How many lines in the rows below contain the word "buildings"? Matching is case-sensitive; reply with the number only.
#### RAW DATA ####
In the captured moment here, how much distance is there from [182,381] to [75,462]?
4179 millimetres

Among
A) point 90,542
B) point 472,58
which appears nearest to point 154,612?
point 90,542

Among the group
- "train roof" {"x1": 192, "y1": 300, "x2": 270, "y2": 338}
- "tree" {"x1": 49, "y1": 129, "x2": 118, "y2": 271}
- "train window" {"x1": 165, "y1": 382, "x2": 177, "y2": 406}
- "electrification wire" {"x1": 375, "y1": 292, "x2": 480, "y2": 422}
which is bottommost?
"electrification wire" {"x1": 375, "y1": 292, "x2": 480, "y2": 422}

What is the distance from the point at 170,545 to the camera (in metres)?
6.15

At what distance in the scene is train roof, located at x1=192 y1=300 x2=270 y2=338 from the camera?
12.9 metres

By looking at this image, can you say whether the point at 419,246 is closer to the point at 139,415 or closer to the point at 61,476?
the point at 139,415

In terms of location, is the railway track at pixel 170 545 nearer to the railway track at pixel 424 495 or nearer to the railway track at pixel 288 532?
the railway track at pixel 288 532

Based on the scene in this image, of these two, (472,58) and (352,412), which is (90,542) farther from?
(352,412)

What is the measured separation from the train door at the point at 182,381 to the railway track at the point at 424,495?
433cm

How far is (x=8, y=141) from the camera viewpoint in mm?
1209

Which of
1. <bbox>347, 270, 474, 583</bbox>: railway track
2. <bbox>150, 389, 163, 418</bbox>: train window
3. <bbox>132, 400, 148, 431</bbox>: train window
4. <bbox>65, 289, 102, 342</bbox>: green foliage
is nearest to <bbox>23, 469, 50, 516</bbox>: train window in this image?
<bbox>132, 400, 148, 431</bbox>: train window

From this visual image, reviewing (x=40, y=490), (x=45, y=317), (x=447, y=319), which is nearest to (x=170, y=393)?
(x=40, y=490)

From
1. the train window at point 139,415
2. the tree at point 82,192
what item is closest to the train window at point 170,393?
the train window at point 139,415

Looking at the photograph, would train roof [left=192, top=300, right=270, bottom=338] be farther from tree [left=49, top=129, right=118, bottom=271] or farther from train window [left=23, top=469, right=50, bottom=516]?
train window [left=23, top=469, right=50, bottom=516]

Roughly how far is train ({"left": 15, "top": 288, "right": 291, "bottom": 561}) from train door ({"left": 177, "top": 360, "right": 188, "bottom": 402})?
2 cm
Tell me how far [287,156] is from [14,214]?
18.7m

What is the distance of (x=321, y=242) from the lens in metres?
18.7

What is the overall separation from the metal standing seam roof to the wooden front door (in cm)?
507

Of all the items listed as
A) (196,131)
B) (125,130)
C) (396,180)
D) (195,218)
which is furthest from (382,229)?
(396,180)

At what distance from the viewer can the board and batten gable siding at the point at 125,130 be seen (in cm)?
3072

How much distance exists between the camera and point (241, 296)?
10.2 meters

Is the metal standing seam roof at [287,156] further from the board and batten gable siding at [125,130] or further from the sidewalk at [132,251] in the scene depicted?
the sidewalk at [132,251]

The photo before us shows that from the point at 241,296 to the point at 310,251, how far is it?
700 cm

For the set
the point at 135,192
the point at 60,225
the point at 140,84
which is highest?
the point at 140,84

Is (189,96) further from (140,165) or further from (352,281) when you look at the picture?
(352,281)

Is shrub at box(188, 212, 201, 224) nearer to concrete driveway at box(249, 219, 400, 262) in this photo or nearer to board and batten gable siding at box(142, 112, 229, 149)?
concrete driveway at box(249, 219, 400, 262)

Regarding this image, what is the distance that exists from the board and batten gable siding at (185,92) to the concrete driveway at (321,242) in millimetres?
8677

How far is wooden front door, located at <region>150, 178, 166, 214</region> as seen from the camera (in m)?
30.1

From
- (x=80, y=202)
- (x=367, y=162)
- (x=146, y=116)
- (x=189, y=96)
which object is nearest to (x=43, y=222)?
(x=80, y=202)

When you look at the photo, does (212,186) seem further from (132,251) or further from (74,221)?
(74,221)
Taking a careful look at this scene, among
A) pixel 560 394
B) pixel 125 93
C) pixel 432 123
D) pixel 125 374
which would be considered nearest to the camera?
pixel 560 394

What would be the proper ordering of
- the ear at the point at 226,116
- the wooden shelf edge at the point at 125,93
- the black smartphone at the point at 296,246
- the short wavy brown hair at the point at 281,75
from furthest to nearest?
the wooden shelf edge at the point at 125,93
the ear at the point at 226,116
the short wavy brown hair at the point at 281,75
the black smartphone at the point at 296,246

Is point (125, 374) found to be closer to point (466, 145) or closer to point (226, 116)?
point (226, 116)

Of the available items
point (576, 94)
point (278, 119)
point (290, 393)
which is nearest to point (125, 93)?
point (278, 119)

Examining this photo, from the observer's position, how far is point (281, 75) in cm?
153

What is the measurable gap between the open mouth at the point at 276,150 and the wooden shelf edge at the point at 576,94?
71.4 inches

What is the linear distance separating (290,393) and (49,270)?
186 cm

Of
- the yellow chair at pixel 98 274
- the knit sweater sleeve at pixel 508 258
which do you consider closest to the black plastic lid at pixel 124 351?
####
#### RAW DATA ####
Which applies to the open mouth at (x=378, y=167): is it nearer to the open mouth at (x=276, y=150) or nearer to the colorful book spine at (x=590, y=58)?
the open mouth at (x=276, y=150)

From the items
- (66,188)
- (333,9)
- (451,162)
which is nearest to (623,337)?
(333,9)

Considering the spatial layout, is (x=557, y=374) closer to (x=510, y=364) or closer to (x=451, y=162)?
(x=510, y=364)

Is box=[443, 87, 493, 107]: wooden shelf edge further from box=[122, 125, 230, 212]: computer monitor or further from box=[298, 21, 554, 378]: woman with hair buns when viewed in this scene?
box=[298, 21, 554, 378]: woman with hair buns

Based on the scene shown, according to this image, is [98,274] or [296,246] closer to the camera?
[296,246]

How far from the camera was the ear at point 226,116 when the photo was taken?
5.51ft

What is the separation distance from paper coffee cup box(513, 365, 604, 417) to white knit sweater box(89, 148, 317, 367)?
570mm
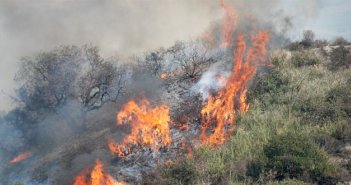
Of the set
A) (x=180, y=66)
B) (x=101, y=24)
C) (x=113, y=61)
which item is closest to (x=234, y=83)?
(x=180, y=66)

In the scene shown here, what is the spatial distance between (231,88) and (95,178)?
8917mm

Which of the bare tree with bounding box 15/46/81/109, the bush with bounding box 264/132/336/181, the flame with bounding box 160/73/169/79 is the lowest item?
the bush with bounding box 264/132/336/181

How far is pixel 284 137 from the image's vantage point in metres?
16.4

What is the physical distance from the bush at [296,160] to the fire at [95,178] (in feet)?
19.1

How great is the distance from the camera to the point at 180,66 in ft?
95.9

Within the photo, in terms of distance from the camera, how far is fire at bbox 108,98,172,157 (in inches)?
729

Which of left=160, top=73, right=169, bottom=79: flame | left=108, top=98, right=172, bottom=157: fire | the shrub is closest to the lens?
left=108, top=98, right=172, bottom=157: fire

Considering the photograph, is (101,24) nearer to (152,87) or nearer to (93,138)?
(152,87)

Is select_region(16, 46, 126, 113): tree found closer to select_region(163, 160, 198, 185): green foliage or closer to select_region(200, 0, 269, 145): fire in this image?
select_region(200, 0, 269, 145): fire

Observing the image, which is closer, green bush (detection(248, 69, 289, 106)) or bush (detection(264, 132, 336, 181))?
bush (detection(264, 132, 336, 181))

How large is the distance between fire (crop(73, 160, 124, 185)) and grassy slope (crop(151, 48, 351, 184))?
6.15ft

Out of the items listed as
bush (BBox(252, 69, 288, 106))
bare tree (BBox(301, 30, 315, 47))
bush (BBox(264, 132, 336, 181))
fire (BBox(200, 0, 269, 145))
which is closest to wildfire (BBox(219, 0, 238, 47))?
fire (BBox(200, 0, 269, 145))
####
#### RAW DATA ####
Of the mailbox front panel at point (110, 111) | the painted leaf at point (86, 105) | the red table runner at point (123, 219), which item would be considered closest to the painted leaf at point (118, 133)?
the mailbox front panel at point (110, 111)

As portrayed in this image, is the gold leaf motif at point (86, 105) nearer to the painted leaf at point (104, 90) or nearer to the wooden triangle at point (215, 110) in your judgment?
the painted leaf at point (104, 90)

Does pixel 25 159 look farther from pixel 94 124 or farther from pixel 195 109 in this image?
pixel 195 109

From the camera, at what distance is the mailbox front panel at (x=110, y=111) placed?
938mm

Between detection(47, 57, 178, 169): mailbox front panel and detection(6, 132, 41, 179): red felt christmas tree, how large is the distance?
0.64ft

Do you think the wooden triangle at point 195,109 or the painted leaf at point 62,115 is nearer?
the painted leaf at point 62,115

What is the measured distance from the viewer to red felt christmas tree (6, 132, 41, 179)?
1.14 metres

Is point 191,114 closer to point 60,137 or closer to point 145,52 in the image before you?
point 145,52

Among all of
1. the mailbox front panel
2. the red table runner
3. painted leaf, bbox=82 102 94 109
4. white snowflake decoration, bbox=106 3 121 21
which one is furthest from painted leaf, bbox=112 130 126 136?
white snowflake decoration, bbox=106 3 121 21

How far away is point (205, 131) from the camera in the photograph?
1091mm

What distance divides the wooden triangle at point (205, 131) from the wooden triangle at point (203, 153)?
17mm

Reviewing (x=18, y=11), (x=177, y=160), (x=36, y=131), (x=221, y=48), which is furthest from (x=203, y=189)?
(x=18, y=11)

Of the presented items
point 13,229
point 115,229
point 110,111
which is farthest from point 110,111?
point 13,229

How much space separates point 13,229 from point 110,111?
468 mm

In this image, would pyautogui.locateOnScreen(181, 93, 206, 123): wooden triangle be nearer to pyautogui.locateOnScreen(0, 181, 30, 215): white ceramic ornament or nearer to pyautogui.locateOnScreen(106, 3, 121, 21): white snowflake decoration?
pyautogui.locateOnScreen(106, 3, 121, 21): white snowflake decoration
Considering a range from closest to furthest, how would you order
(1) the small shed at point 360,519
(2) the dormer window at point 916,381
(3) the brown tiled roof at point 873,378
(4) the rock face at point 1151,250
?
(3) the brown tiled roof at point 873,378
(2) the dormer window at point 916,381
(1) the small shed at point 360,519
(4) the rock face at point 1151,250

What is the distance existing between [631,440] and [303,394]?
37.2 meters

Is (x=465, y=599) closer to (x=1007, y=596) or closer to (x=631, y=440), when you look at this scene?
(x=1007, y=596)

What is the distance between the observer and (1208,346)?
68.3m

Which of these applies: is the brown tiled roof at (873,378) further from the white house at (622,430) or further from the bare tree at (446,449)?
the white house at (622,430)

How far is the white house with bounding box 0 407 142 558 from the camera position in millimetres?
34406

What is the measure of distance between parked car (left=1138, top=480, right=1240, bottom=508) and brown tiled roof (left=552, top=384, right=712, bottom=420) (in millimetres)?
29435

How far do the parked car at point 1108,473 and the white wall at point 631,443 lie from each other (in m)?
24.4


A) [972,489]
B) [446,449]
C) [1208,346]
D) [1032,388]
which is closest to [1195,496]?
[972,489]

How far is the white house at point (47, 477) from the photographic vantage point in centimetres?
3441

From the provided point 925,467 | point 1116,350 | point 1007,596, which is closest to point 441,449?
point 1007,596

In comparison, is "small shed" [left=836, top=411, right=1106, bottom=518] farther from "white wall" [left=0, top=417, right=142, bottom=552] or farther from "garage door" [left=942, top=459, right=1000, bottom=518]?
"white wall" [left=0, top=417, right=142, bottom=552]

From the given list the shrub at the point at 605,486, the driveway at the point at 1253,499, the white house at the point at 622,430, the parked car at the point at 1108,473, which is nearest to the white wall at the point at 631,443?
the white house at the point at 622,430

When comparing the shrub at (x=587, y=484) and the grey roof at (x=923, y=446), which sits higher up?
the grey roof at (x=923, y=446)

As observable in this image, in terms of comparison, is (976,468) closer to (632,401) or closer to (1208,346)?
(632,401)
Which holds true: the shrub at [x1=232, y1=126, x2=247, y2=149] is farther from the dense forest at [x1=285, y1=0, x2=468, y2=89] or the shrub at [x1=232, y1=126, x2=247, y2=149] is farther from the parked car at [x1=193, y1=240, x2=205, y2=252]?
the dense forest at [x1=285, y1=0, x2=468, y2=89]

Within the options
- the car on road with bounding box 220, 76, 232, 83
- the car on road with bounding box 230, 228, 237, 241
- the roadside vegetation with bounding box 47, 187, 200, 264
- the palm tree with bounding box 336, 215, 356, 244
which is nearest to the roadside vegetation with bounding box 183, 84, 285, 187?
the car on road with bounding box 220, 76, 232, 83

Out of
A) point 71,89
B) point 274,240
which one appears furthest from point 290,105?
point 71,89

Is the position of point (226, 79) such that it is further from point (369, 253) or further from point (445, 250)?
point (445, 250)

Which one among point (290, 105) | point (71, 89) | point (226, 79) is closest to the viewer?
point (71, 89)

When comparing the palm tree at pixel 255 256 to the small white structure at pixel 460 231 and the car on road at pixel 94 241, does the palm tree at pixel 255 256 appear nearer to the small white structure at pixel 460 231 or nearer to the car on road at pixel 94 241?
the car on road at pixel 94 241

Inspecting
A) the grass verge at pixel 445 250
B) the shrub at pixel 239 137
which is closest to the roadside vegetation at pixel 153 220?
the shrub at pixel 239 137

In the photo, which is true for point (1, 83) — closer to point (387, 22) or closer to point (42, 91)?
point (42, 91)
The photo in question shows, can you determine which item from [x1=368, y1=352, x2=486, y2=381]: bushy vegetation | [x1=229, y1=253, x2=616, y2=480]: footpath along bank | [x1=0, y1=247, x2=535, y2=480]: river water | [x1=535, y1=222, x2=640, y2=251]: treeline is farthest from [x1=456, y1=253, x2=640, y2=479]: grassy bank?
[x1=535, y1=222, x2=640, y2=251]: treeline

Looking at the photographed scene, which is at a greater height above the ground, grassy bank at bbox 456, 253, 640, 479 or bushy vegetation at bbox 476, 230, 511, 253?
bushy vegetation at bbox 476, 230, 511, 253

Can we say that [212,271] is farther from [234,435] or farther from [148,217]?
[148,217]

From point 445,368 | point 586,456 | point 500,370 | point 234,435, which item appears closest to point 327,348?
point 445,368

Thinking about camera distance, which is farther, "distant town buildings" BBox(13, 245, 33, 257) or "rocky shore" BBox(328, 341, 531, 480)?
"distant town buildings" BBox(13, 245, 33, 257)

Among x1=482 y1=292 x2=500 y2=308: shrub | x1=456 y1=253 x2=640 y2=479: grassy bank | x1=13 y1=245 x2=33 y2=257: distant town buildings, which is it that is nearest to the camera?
####
- SOLUTION FOR THIS PROBLEM -
3